In that memo field people entered some tekst or uploaded e-mails etc… So the format is unpredictable. The record should be seen as one line that ends with carriage return linefeed.I would suggest looking at @Bas-de-Reuver ’s CSVLint plugin for working with CSV files. I don’t know enough about it to say whether it can solve your problem, but I can say that working in CSV files with regular expressions is error-prone.

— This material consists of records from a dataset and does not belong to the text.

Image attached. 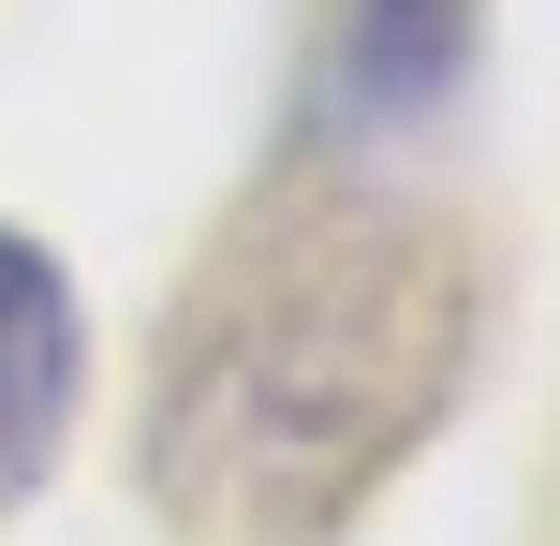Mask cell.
<instances>
[{
    "mask_svg": "<svg viewBox=\"0 0 560 546\" xmlns=\"http://www.w3.org/2000/svg\"><path fill=\"white\" fill-rule=\"evenodd\" d=\"M457 355H472V295L428 222H384L354 193L266 222L163 370V429H148L163 502L252 546L325 532L443 414Z\"/></svg>",
    "mask_w": 560,
    "mask_h": 546,
    "instance_id": "cell-1",
    "label": "cell"
},
{
    "mask_svg": "<svg viewBox=\"0 0 560 546\" xmlns=\"http://www.w3.org/2000/svg\"><path fill=\"white\" fill-rule=\"evenodd\" d=\"M472 59H487V0H339L310 59V118L325 148H398L472 89Z\"/></svg>",
    "mask_w": 560,
    "mask_h": 546,
    "instance_id": "cell-2",
    "label": "cell"
},
{
    "mask_svg": "<svg viewBox=\"0 0 560 546\" xmlns=\"http://www.w3.org/2000/svg\"><path fill=\"white\" fill-rule=\"evenodd\" d=\"M74 399H89V311H74V281H59L45 236L0 222V518L59 473Z\"/></svg>",
    "mask_w": 560,
    "mask_h": 546,
    "instance_id": "cell-3",
    "label": "cell"
}]
</instances>
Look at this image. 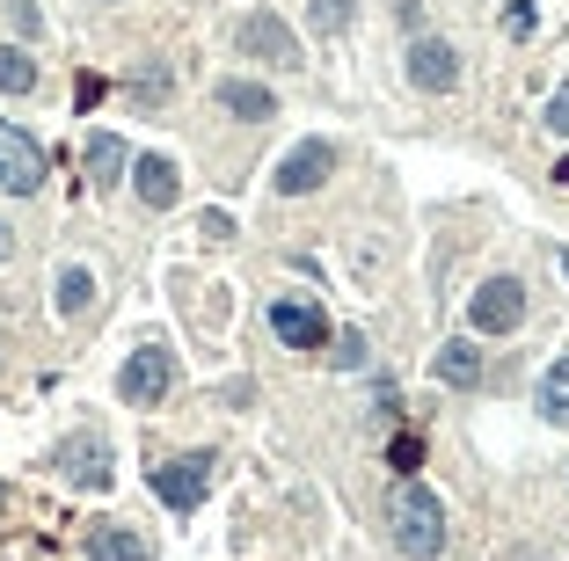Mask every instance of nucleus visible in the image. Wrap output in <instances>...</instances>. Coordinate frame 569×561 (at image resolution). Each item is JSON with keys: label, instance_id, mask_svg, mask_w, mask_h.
Here are the masks:
<instances>
[{"label": "nucleus", "instance_id": "obj_26", "mask_svg": "<svg viewBox=\"0 0 569 561\" xmlns=\"http://www.w3.org/2000/svg\"><path fill=\"white\" fill-rule=\"evenodd\" d=\"M547 124H555V132H562V139H569V80H562V88H555V96H547Z\"/></svg>", "mask_w": 569, "mask_h": 561}, {"label": "nucleus", "instance_id": "obj_17", "mask_svg": "<svg viewBox=\"0 0 569 561\" xmlns=\"http://www.w3.org/2000/svg\"><path fill=\"white\" fill-rule=\"evenodd\" d=\"M541 415L547 423H569V350L541 372Z\"/></svg>", "mask_w": 569, "mask_h": 561}, {"label": "nucleus", "instance_id": "obj_14", "mask_svg": "<svg viewBox=\"0 0 569 561\" xmlns=\"http://www.w3.org/2000/svg\"><path fill=\"white\" fill-rule=\"evenodd\" d=\"M124 175H132V147H124L117 132H96V139H88V183L110 190V183H124Z\"/></svg>", "mask_w": 569, "mask_h": 561}, {"label": "nucleus", "instance_id": "obj_18", "mask_svg": "<svg viewBox=\"0 0 569 561\" xmlns=\"http://www.w3.org/2000/svg\"><path fill=\"white\" fill-rule=\"evenodd\" d=\"M37 88V59L23 45H0V96H29Z\"/></svg>", "mask_w": 569, "mask_h": 561}, {"label": "nucleus", "instance_id": "obj_29", "mask_svg": "<svg viewBox=\"0 0 569 561\" xmlns=\"http://www.w3.org/2000/svg\"><path fill=\"white\" fill-rule=\"evenodd\" d=\"M8 255H15V226H0V263H8Z\"/></svg>", "mask_w": 569, "mask_h": 561}, {"label": "nucleus", "instance_id": "obj_27", "mask_svg": "<svg viewBox=\"0 0 569 561\" xmlns=\"http://www.w3.org/2000/svg\"><path fill=\"white\" fill-rule=\"evenodd\" d=\"M198 234H205V241H226V234H234V220H226V212H205Z\"/></svg>", "mask_w": 569, "mask_h": 561}, {"label": "nucleus", "instance_id": "obj_22", "mask_svg": "<svg viewBox=\"0 0 569 561\" xmlns=\"http://www.w3.org/2000/svg\"><path fill=\"white\" fill-rule=\"evenodd\" d=\"M533 29H541L533 0H511V8H504V37H533Z\"/></svg>", "mask_w": 569, "mask_h": 561}, {"label": "nucleus", "instance_id": "obj_19", "mask_svg": "<svg viewBox=\"0 0 569 561\" xmlns=\"http://www.w3.org/2000/svg\"><path fill=\"white\" fill-rule=\"evenodd\" d=\"M350 15H358V0H307V23L322 29V37H336V29H350Z\"/></svg>", "mask_w": 569, "mask_h": 561}, {"label": "nucleus", "instance_id": "obj_7", "mask_svg": "<svg viewBox=\"0 0 569 561\" xmlns=\"http://www.w3.org/2000/svg\"><path fill=\"white\" fill-rule=\"evenodd\" d=\"M468 321L482 328V336H511V328L525 321V285H519V277H490V285L474 292Z\"/></svg>", "mask_w": 569, "mask_h": 561}, {"label": "nucleus", "instance_id": "obj_15", "mask_svg": "<svg viewBox=\"0 0 569 561\" xmlns=\"http://www.w3.org/2000/svg\"><path fill=\"white\" fill-rule=\"evenodd\" d=\"M431 372L446 379V387H482V350H474L468 336L438 342V358H431Z\"/></svg>", "mask_w": 569, "mask_h": 561}, {"label": "nucleus", "instance_id": "obj_16", "mask_svg": "<svg viewBox=\"0 0 569 561\" xmlns=\"http://www.w3.org/2000/svg\"><path fill=\"white\" fill-rule=\"evenodd\" d=\"M51 299H59V314H66V321H81L88 307H96V270L66 263V270H59V292H51Z\"/></svg>", "mask_w": 569, "mask_h": 561}, {"label": "nucleus", "instance_id": "obj_24", "mask_svg": "<svg viewBox=\"0 0 569 561\" xmlns=\"http://www.w3.org/2000/svg\"><path fill=\"white\" fill-rule=\"evenodd\" d=\"M8 23L23 29V37H37V29H45V15H37V0H8Z\"/></svg>", "mask_w": 569, "mask_h": 561}, {"label": "nucleus", "instance_id": "obj_12", "mask_svg": "<svg viewBox=\"0 0 569 561\" xmlns=\"http://www.w3.org/2000/svg\"><path fill=\"white\" fill-rule=\"evenodd\" d=\"M88 561H153V547L132 525H88Z\"/></svg>", "mask_w": 569, "mask_h": 561}, {"label": "nucleus", "instance_id": "obj_9", "mask_svg": "<svg viewBox=\"0 0 569 561\" xmlns=\"http://www.w3.org/2000/svg\"><path fill=\"white\" fill-rule=\"evenodd\" d=\"M409 80H417L423 96H446L453 80H460V51H453L446 37H417V45H409Z\"/></svg>", "mask_w": 569, "mask_h": 561}, {"label": "nucleus", "instance_id": "obj_11", "mask_svg": "<svg viewBox=\"0 0 569 561\" xmlns=\"http://www.w3.org/2000/svg\"><path fill=\"white\" fill-rule=\"evenodd\" d=\"M132 190H139V204H147V212H169L175 190H183V175H175L169 153H147V161H132Z\"/></svg>", "mask_w": 569, "mask_h": 561}, {"label": "nucleus", "instance_id": "obj_25", "mask_svg": "<svg viewBox=\"0 0 569 561\" xmlns=\"http://www.w3.org/2000/svg\"><path fill=\"white\" fill-rule=\"evenodd\" d=\"M102 96H110V80H102V74H81V80H74V102H81V110H96Z\"/></svg>", "mask_w": 569, "mask_h": 561}, {"label": "nucleus", "instance_id": "obj_20", "mask_svg": "<svg viewBox=\"0 0 569 561\" xmlns=\"http://www.w3.org/2000/svg\"><path fill=\"white\" fill-rule=\"evenodd\" d=\"M329 365H336V372H358V365H366V336H358V328H344V336H336V350H329Z\"/></svg>", "mask_w": 569, "mask_h": 561}, {"label": "nucleus", "instance_id": "obj_4", "mask_svg": "<svg viewBox=\"0 0 569 561\" xmlns=\"http://www.w3.org/2000/svg\"><path fill=\"white\" fill-rule=\"evenodd\" d=\"M329 175H336V147H329V139H299V147L277 161L271 183H277V197H314Z\"/></svg>", "mask_w": 569, "mask_h": 561}, {"label": "nucleus", "instance_id": "obj_23", "mask_svg": "<svg viewBox=\"0 0 569 561\" xmlns=\"http://www.w3.org/2000/svg\"><path fill=\"white\" fill-rule=\"evenodd\" d=\"M132 96L139 102H169V66H147V74L132 80Z\"/></svg>", "mask_w": 569, "mask_h": 561}, {"label": "nucleus", "instance_id": "obj_1", "mask_svg": "<svg viewBox=\"0 0 569 561\" xmlns=\"http://www.w3.org/2000/svg\"><path fill=\"white\" fill-rule=\"evenodd\" d=\"M387 539H395L401 561H438L446 554V503H438L417 474L387 496Z\"/></svg>", "mask_w": 569, "mask_h": 561}, {"label": "nucleus", "instance_id": "obj_5", "mask_svg": "<svg viewBox=\"0 0 569 561\" xmlns=\"http://www.w3.org/2000/svg\"><path fill=\"white\" fill-rule=\"evenodd\" d=\"M234 37H242V51H248V59H263V66H285V74H293V66H307V59H299V37L277 23L271 8L242 15V29H234Z\"/></svg>", "mask_w": 569, "mask_h": 561}, {"label": "nucleus", "instance_id": "obj_30", "mask_svg": "<svg viewBox=\"0 0 569 561\" xmlns=\"http://www.w3.org/2000/svg\"><path fill=\"white\" fill-rule=\"evenodd\" d=\"M555 183H562V190H569V153H562V161H555Z\"/></svg>", "mask_w": 569, "mask_h": 561}, {"label": "nucleus", "instance_id": "obj_6", "mask_svg": "<svg viewBox=\"0 0 569 561\" xmlns=\"http://www.w3.org/2000/svg\"><path fill=\"white\" fill-rule=\"evenodd\" d=\"M205 482H212V452H183V460L153 466V496H161L169 511H198Z\"/></svg>", "mask_w": 569, "mask_h": 561}, {"label": "nucleus", "instance_id": "obj_21", "mask_svg": "<svg viewBox=\"0 0 569 561\" xmlns=\"http://www.w3.org/2000/svg\"><path fill=\"white\" fill-rule=\"evenodd\" d=\"M387 466H395L401 482H409V474L423 466V438H395V445H387Z\"/></svg>", "mask_w": 569, "mask_h": 561}, {"label": "nucleus", "instance_id": "obj_28", "mask_svg": "<svg viewBox=\"0 0 569 561\" xmlns=\"http://www.w3.org/2000/svg\"><path fill=\"white\" fill-rule=\"evenodd\" d=\"M387 8H395V15H401V23H409V29L423 23V0H387Z\"/></svg>", "mask_w": 569, "mask_h": 561}, {"label": "nucleus", "instance_id": "obj_10", "mask_svg": "<svg viewBox=\"0 0 569 561\" xmlns=\"http://www.w3.org/2000/svg\"><path fill=\"white\" fill-rule=\"evenodd\" d=\"M271 328L293 342V350H322V342H329L322 307H307V299H277V307H271Z\"/></svg>", "mask_w": 569, "mask_h": 561}, {"label": "nucleus", "instance_id": "obj_3", "mask_svg": "<svg viewBox=\"0 0 569 561\" xmlns=\"http://www.w3.org/2000/svg\"><path fill=\"white\" fill-rule=\"evenodd\" d=\"M0 190H15V197L45 190V147L29 132H15L8 117H0Z\"/></svg>", "mask_w": 569, "mask_h": 561}, {"label": "nucleus", "instance_id": "obj_13", "mask_svg": "<svg viewBox=\"0 0 569 561\" xmlns=\"http://www.w3.org/2000/svg\"><path fill=\"white\" fill-rule=\"evenodd\" d=\"M220 110H234L242 124H271L277 117V96L263 80H220Z\"/></svg>", "mask_w": 569, "mask_h": 561}, {"label": "nucleus", "instance_id": "obj_8", "mask_svg": "<svg viewBox=\"0 0 569 561\" xmlns=\"http://www.w3.org/2000/svg\"><path fill=\"white\" fill-rule=\"evenodd\" d=\"M59 474H66L74 488H110V482H117V466H110V445H102L96 431H81V438L59 445Z\"/></svg>", "mask_w": 569, "mask_h": 561}, {"label": "nucleus", "instance_id": "obj_2", "mask_svg": "<svg viewBox=\"0 0 569 561\" xmlns=\"http://www.w3.org/2000/svg\"><path fill=\"white\" fill-rule=\"evenodd\" d=\"M169 387H175V358L161 350V342H139V350L124 358V372H117V394L132 401V409H153Z\"/></svg>", "mask_w": 569, "mask_h": 561}]
</instances>
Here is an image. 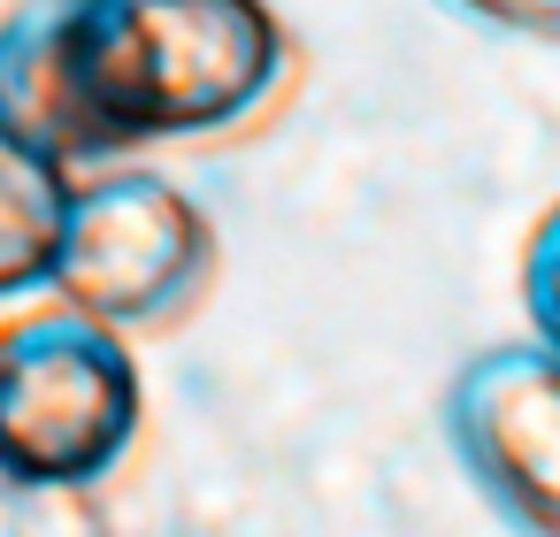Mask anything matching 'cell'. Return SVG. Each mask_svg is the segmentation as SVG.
Here are the masks:
<instances>
[{"instance_id": "cell-1", "label": "cell", "mask_w": 560, "mask_h": 537, "mask_svg": "<svg viewBox=\"0 0 560 537\" xmlns=\"http://www.w3.org/2000/svg\"><path fill=\"white\" fill-rule=\"evenodd\" d=\"M300 78L269 0H16L0 9V124L55 170L261 131Z\"/></svg>"}, {"instance_id": "cell-2", "label": "cell", "mask_w": 560, "mask_h": 537, "mask_svg": "<svg viewBox=\"0 0 560 537\" xmlns=\"http://www.w3.org/2000/svg\"><path fill=\"white\" fill-rule=\"evenodd\" d=\"M215 269H223L215 215L170 170L131 154L70 177L39 292H55L62 307H85L124 338H154L208 307Z\"/></svg>"}, {"instance_id": "cell-3", "label": "cell", "mask_w": 560, "mask_h": 537, "mask_svg": "<svg viewBox=\"0 0 560 537\" xmlns=\"http://www.w3.org/2000/svg\"><path fill=\"white\" fill-rule=\"evenodd\" d=\"M147 430L131 338L85 307H32L0 323V468L101 491Z\"/></svg>"}, {"instance_id": "cell-4", "label": "cell", "mask_w": 560, "mask_h": 537, "mask_svg": "<svg viewBox=\"0 0 560 537\" xmlns=\"http://www.w3.org/2000/svg\"><path fill=\"white\" fill-rule=\"evenodd\" d=\"M438 430L476 499L514 537H560V353L537 338L483 346L453 369Z\"/></svg>"}, {"instance_id": "cell-5", "label": "cell", "mask_w": 560, "mask_h": 537, "mask_svg": "<svg viewBox=\"0 0 560 537\" xmlns=\"http://www.w3.org/2000/svg\"><path fill=\"white\" fill-rule=\"evenodd\" d=\"M62 192H70V170H55L32 139H16L9 124H0V300L39 292Z\"/></svg>"}, {"instance_id": "cell-6", "label": "cell", "mask_w": 560, "mask_h": 537, "mask_svg": "<svg viewBox=\"0 0 560 537\" xmlns=\"http://www.w3.org/2000/svg\"><path fill=\"white\" fill-rule=\"evenodd\" d=\"M0 537H116L93 491L0 468Z\"/></svg>"}, {"instance_id": "cell-7", "label": "cell", "mask_w": 560, "mask_h": 537, "mask_svg": "<svg viewBox=\"0 0 560 537\" xmlns=\"http://www.w3.org/2000/svg\"><path fill=\"white\" fill-rule=\"evenodd\" d=\"M522 315H529L537 346L560 353V200L537 215V231L522 246Z\"/></svg>"}, {"instance_id": "cell-8", "label": "cell", "mask_w": 560, "mask_h": 537, "mask_svg": "<svg viewBox=\"0 0 560 537\" xmlns=\"http://www.w3.org/2000/svg\"><path fill=\"white\" fill-rule=\"evenodd\" d=\"M468 24L483 32H506V39H537V47H560V0H445Z\"/></svg>"}]
</instances>
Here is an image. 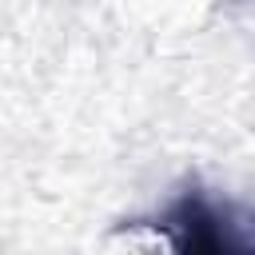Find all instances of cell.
I'll return each instance as SVG.
<instances>
[{
    "label": "cell",
    "instance_id": "1",
    "mask_svg": "<svg viewBox=\"0 0 255 255\" xmlns=\"http://www.w3.org/2000/svg\"><path fill=\"white\" fill-rule=\"evenodd\" d=\"M143 227H151V239L143 247H167V251H235L239 247V239L231 231L235 223L203 191L175 195L163 207V215Z\"/></svg>",
    "mask_w": 255,
    "mask_h": 255
}]
</instances>
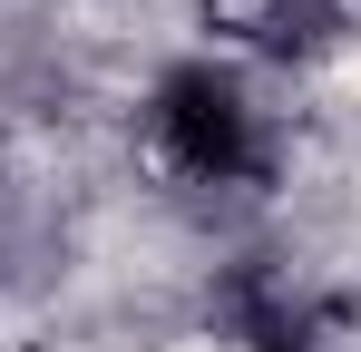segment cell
Instances as JSON below:
<instances>
[{
    "label": "cell",
    "mask_w": 361,
    "mask_h": 352,
    "mask_svg": "<svg viewBox=\"0 0 361 352\" xmlns=\"http://www.w3.org/2000/svg\"><path fill=\"white\" fill-rule=\"evenodd\" d=\"M157 137H166V157L185 176H254L264 167V147H254V108L235 98V78H215V69H176L166 88H157Z\"/></svg>",
    "instance_id": "6da1fadb"
},
{
    "label": "cell",
    "mask_w": 361,
    "mask_h": 352,
    "mask_svg": "<svg viewBox=\"0 0 361 352\" xmlns=\"http://www.w3.org/2000/svg\"><path fill=\"white\" fill-rule=\"evenodd\" d=\"M205 30L264 59H312V49H332L342 10L332 0H205Z\"/></svg>",
    "instance_id": "7a4b0ae2"
},
{
    "label": "cell",
    "mask_w": 361,
    "mask_h": 352,
    "mask_svg": "<svg viewBox=\"0 0 361 352\" xmlns=\"http://www.w3.org/2000/svg\"><path fill=\"white\" fill-rule=\"evenodd\" d=\"M254 352H302V333H293V323H274V333H254Z\"/></svg>",
    "instance_id": "3957f363"
}]
</instances>
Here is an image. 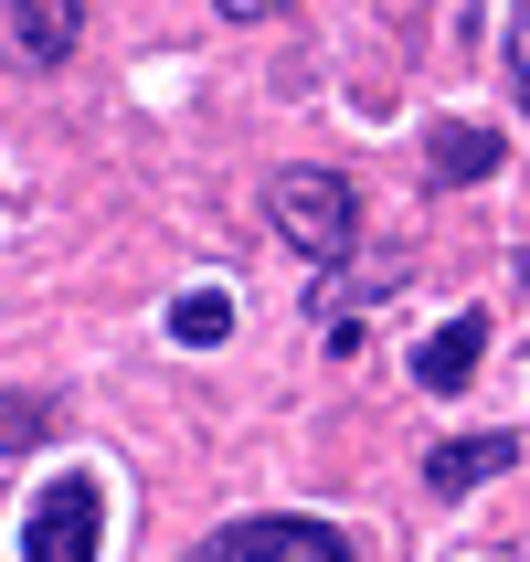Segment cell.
<instances>
[{
    "label": "cell",
    "instance_id": "obj_4",
    "mask_svg": "<svg viewBox=\"0 0 530 562\" xmlns=\"http://www.w3.org/2000/svg\"><path fill=\"white\" fill-rule=\"evenodd\" d=\"M499 170V127H477V117H436L425 127V181L436 191H467Z\"/></svg>",
    "mask_w": 530,
    "mask_h": 562
},
{
    "label": "cell",
    "instance_id": "obj_9",
    "mask_svg": "<svg viewBox=\"0 0 530 562\" xmlns=\"http://www.w3.org/2000/svg\"><path fill=\"white\" fill-rule=\"evenodd\" d=\"M170 340H181V350L234 340V297H223V286H191V297H170Z\"/></svg>",
    "mask_w": 530,
    "mask_h": 562
},
{
    "label": "cell",
    "instance_id": "obj_8",
    "mask_svg": "<svg viewBox=\"0 0 530 562\" xmlns=\"http://www.w3.org/2000/svg\"><path fill=\"white\" fill-rule=\"evenodd\" d=\"M54 425H64V393H43V382H11L0 393V457H32Z\"/></svg>",
    "mask_w": 530,
    "mask_h": 562
},
{
    "label": "cell",
    "instance_id": "obj_10",
    "mask_svg": "<svg viewBox=\"0 0 530 562\" xmlns=\"http://www.w3.org/2000/svg\"><path fill=\"white\" fill-rule=\"evenodd\" d=\"M509 95H520V117H530V0H509Z\"/></svg>",
    "mask_w": 530,
    "mask_h": 562
},
{
    "label": "cell",
    "instance_id": "obj_1",
    "mask_svg": "<svg viewBox=\"0 0 530 562\" xmlns=\"http://www.w3.org/2000/svg\"><path fill=\"white\" fill-rule=\"evenodd\" d=\"M266 223H277L308 266H340V255L361 245V191H350L340 170H308V159H297V170L266 181Z\"/></svg>",
    "mask_w": 530,
    "mask_h": 562
},
{
    "label": "cell",
    "instance_id": "obj_11",
    "mask_svg": "<svg viewBox=\"0 0 530 562\" xmlns=\"http://www.w3.org/2000/svg\"><path fill=\"white\" fill-rule=\"evenodd\" d=\"M223 22H266V11H286V0H213Z\"/></svg>",
    "mask_w": 530,
    "mask_h": 562
},
{
    "label": "cell",
    "instance_id": "obj_2",
    "mask_svg": "<svg viewBox=\"0 0 530 562\" xmlns=\"http://www.w3.org/2000/svg\"><path fill=\"white\" fill-rule=\"evenodd\" d=\"M191 562H361V541L340 520H286V509H266V520H223L213 541H191Z\"/></svg>",
    "mask_w": 530,
    "mask_h": 562
},
{
    "label": "cell",
    "instance_id": "obj_7",
    "mask_svg": "<svg viewBox=\"0 0 530 562\" xmlns=\"http://www.w3.org/2000/svg\"><path fill=\"white\" fill-rule=\"evenodd\" d=\"M11 43H22V64H64L86 43V0H11Z\"/></svg>",
    "mask_w": 530,
    "mask_h": 562
},
{
    "label": "cell",
    "instance_id": "obj_5",
    "mask_svg": "<svg viewBox=\"0 0 530 562\" xmlns=\"http://www.w3.org/2000/svg\"><path fill=\"white\" fill-rule=\"evenodd\" d=\"M477 361H488V308H456L436 340L414 350V382H425V393H467Z\"/></svg>",
    "mask_w": 530,
    "mask_h": 562
},
{
    "label": "cell",
    "instance_id": "obj_3",
    "mask_svg": "<svg viewBox=\"0 0 530 562\" xmlns=\"http://www.w3.org/2000/svg\"><path fill=\"white\" fill-rule=\"evenodd\" d=\"M106 499H95V477H54L43 499H32V531H22V562H95L106 552Z\"/></svg>",
    "mask_w": 530,
    "mask_h": 562
},
{
    "label": "cell",
    "instance_id": "obj_6",
    "mask_svg": "<svg viewBox=\"0 0 530 562\" xmlns=\"http://www.w3.org/2000/svg\"><path fill=\"white\" fill-rule=\"evenodd\" d=\"M509 457H520V436H446L436 457H425V488H436V499H467L477 477H499Z\"/></svg>",
    "mask_w": 530,
    "mask_h": 562
}]
</instances>
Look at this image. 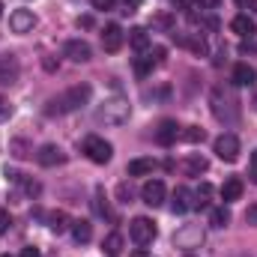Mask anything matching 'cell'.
Wrapping results in <instances>:
<instances>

My own Columns++ plugin can convert CSV to tab-separated values and back again; tab-separated values are less problematic to search and manipulate than delimiter-separated values. However, I suggest CSVLint first, if it can do what you need.
-
@Mike-Albers
If you need to match\n
but not\r\n
, try replacing((?:[^\r\n;]|(?<!\r)\n){4000})(?:[^\r\n;]|(?<!\r)\n)+(?=\r\n)
with$1
.I’m writing my response on my phone, so I prefer brevity. That said, my new regex uses lookahead and lookbehind. Google those terms for some guidance.
-
-
@Mike-Albers deleted the first post, and started a new conversation Topic here.
In the future, please do not delete posts that have replies. And if you want to clarify, provide more details, etc, you can just do that in a reply, so that the conversation keeps the original context.
To preserve the history of this discussion, the first post has been un-deleted. But since the conversation has moved forward in the new Topic, this old version has been locked.